The first component involved: (a) a search of Android and iOS app stores for apps that met our inclusion criteria; (b) a database search for studies or protocols involving strength and balance exercise apps that are currently in development, but not yet publicly available. The app search was restricted to United Kingdom (UK) app stores. We did not exclude studies found during the database search on the basis of design (randomised controlled trials (RCTs), non-randomised studies or observational studies) in order to gain as full a view of the literature as possible. As this was a rapid review, apps and studies were restricted to the English language to ensure timely review and evidence evaluation.

The search was conducted using the following search strategy:

  1. (a)

    Seven keyword searches were conducted in the Google Play android app store and the Apple App store. Health and Fitness app categories within each app store were searched using the following seven keywords/terms: falls prevention; balance exercise; balance training; strength exercise; strength training; strength and balance exercise; and strength and balance training. All terms were then combined with ‘older adults’, ‘elderly’ and ‘seniors’, giving a total of 28 searches in each app store.

  2. (b)

    Database searches were conducted in MEDLINE (Ovid) and EMBASE (Ovid) for studies and protocols involving apps that met our inclusion criteria. Search terms are provided in Additional file 1.

Website search

The second component involved an internet search to identify websites that contained demonstrations (videos/images) of falls prevention exercises. The searches were conducted in the UK using the Google search engine. Keyword searches were performed using the following seven keywords/terms: fall prevention exercises; exercises to reduce falls; exercises to improve balance; balance training; strength training; strength and balance exercise infographics; and strength and balance exercise demonstration. These terms were searched in isolation and then in combination with ‘older adults’, ‘elderly’ and ‘seniors’, resulting in 28 searches. As research shows that internet users tend to explore only the first few hits from search engines, the first 20 results identified from each search were examined [16,17,18]. As such, results may not provide a fully comprehensive list of all available web-based falls prevention exercise demonstrations.

Inclusion criteria

Apps and websites were included in the review if they:

  • visually demonstrated strength and/or balance exercises (e.g. using videos or images); this was to ensure that the correct way to conduct the exercise was as clear as possible;

  • were publicly available, or were in development with the intention of being made publicly available;

  • could be used by older people independently, without supervision by a healthcare professional. As such, we will include apps and websites that target community-dwelling older people.

  • apps were appropriate for use with older populations (i.e. were designed to be used by older people aged ≥50 years or had demonstrated use in older populations); the exercises demonstrated via websites were directly targeted at older people in relation to falls prevention;

Exclusion criteria

We excluded apps and websites if they:

  • provided only written descriptions of exercises;

  • focused on improving specific disease conditions and falls prevention was a secondary outcome for the app intervention;

  • targeted populations other than community-dwelling older people (e.g. patients in acute care facilities or care homes).

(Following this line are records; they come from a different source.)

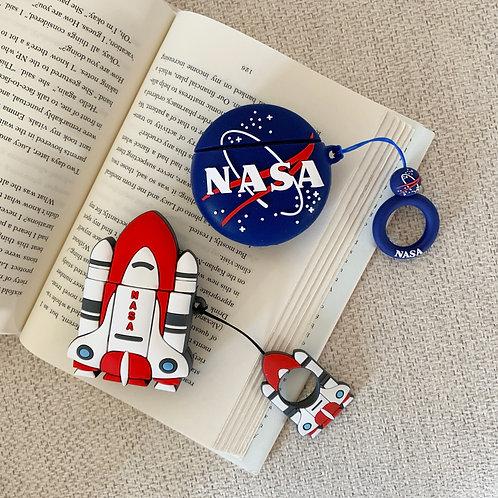 Nasa Galaxy Spaceship AirPods Case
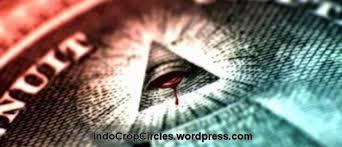 WASPADALAH..!! Inilah Bahaya Dari Sistem Zalim Dari Para Kaum Elite Global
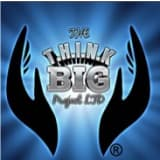 The T.H.I.N.K. Big Project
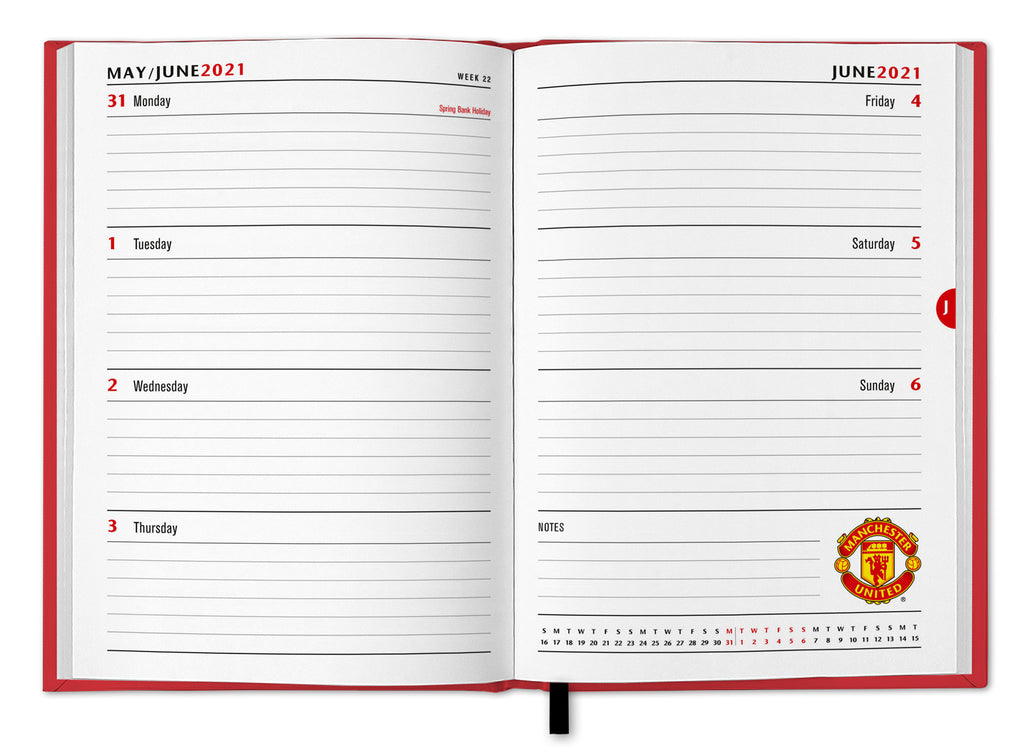 Manchester United Football Club 2021 A5 Diary Inside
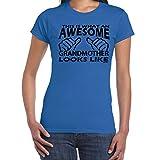 Womens Funny Sayings Slogans T Shirts-AWESOME GRANDMOTHER tshirt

  • focused on interventions that did not include strength and balance exercises (e.g. cognitive interventions for balance), or focused on general fitness;

  • required specialist exercise equipment to work;

  • for the website search, we did not consider material solely available on video sharing platforms (e.g. YouTube) or social media platforms (e.g. Facebook; Pinterest).

Evidence evaluation

The quality of included apps and websites was evaluated as follows:

  1. 1.

    We determined the extent to which the exercises delivered via the app/website were based on evidence-based strength and balance programmes such as the Falls Management Exercise Programme (FaME) [19] or the Otago Exercise Programme (Otago) [20].

  2. 2.

    We determined whether the implementation of the exercise programme was theory-driven, e.g. drew on behaviour change techniques (BCTs) in order to change exercise-related behaviours. Two independent raters assessed this using the taxonomy of BCTs developed by Michie [21]. The taxonomy contains a list of 93 BCTs for which a score of “0” (absent) or “1” (present) is applied. Each app was awarded a total score ranging from 0 to 93, with higher scores indicating greater use of BCTs.

In addition, the quality of apps was assessed by at least two independent raters using a standardised tool for health apps, the Mobile Application Rating Scale (MARS) [22]. The scale contains 23 items assessing engagement, functionality, aesthetics, information quality, and subjective quality, and has demonstrated excellent internal consistency and inter-rater reliability. We also visited the app/developer websites and contacted the developers directly for information on any studies or evaluations that had been conducted in relation to the app. Where studies had been published, we planned to determine study quality using the evidence pyramid as a guide. As we did not anticipate finding any systematic reviews or evidence syntheses relating to the included apps, we considered RCTs as the highest quality evidence. Cohort studies and case-controlled studies were considered medium quality evidence. Non-randomised studies and studies with no control group were considered low quality evidence. Where possible, we planned to assess RCTs for bias using Cochrane’s Risk of Bias tool [23] and non-randomised studies for bias using the ROBINS-I [24]. We did not anticipate that effectiveness studies would have been conducted in relation to websites, so we merely checked the websites for any indications that evaluations had been conducted.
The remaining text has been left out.